EXERCISE INSTRUCTIONS:
Resume the theater review of "An Invitation Out" after its last sentence.

EXCERPTED PASSAGE:
____________________

A drawing room comedy set in the late 21st Century: That's "An Invitation Out", a new play by Shualee Cook at Mustard Seed Theatre. It's about virtual reality and real reality, the "out" of the title, and the widening gap between them.
Cook makes no secret of her admiration for Oscar Wilde, the emperor of bon mots, and the play clearly shows Wildean influence. Don't, of course, expect an evening free of defiantly vigorous over-acting. That's part of the fun.
Our hero, Wridget, played by Bob Thibaut, is a very successful avatar designer ("so gifted with placing those freckles"). He's planning on proposing to Flutterbye, the world's most popular blogger - but he wants a child, and that can't be done in virtual reality, only Out. This could create a problem. There are no bodily fluids in virtual reality. So they'd have to go offline for a while, at least.
Wridget and his sister Buttercup, Julie Venegoni, are the most realistic characters of the assemblage. Buttercup lives Out, and has had a child with her husband FlyByNite, Daniel Lanier - it's the new niece that has Wridget thinking the unthinkable and making the leap to Out. But Flutterbye, Laura Ernst, has her own agenda, and it's her business - literally, as she tweets and posts constantly to her millions of followers. Actually, it's the house robot that actually does it at her command, but that's niggling.
The leads in the play are all strong and doing worthwhile work. But it's the secondary roles that often keep us leaning forward in our seats. Among them are Alicia Reve Like, playing Wridget and Buttercup's Aunt Scandalicious. Witty, and as sharply catty as a purebred Persian, with a walk, to carry the feline comparison farther, that belongs on a catwalk, Reve is purely a piece of work. Even when she's not speaking, she's hard to take your eyes off. And then the Reverend Variety.Org, Richard Strelinger, a catalog in himself of clergy types. (I kept thinking about Shakin' Sammy, the Protestant chaplain in M.A.S.H. - the book, of course.)

____________________

PROVIDED DATA:
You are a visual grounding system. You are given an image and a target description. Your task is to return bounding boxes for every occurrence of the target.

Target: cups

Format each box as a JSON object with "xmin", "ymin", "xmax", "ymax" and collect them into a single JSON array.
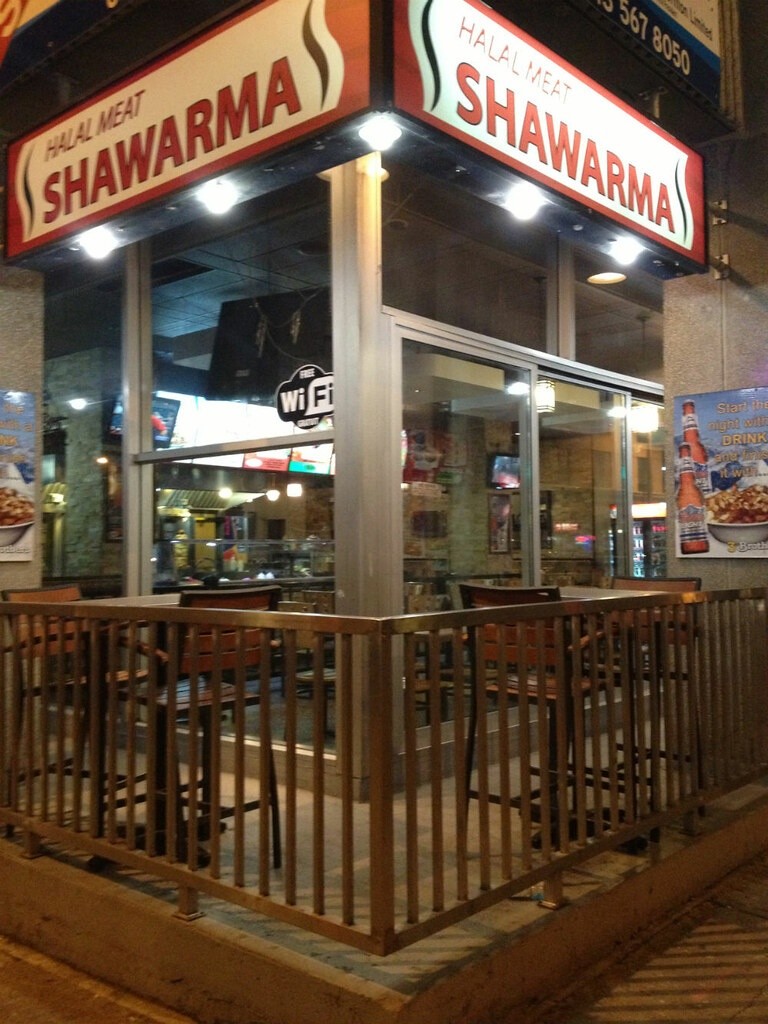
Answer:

____________________

SOLVED PROBLEM:
Serious credit to the costume designer Beth Ashby, bringing on one amazing outfit after another - Flutterbye reminds me of those Fifties decorative dolls with immense skirts costumed to sit on beds, for instance, and the Rev wears a yarmulke with the Batman design on it and a stole with multiple religious symbols from around the galaxy on it. He carries a light saber for a cane, not that it's discussed. Mark Wilson's set design puts the drawing room in a whole new world. And Michael Sullivan's lights are particularly important here, adding to drama and depth.
The script is full of bon mots and would-be bon mots, and gives us something to think about in terms of identities both online and off. It would benefit from considerable tightening, dragging at times in both the first and second act. Still, there's much worthwhile in this show.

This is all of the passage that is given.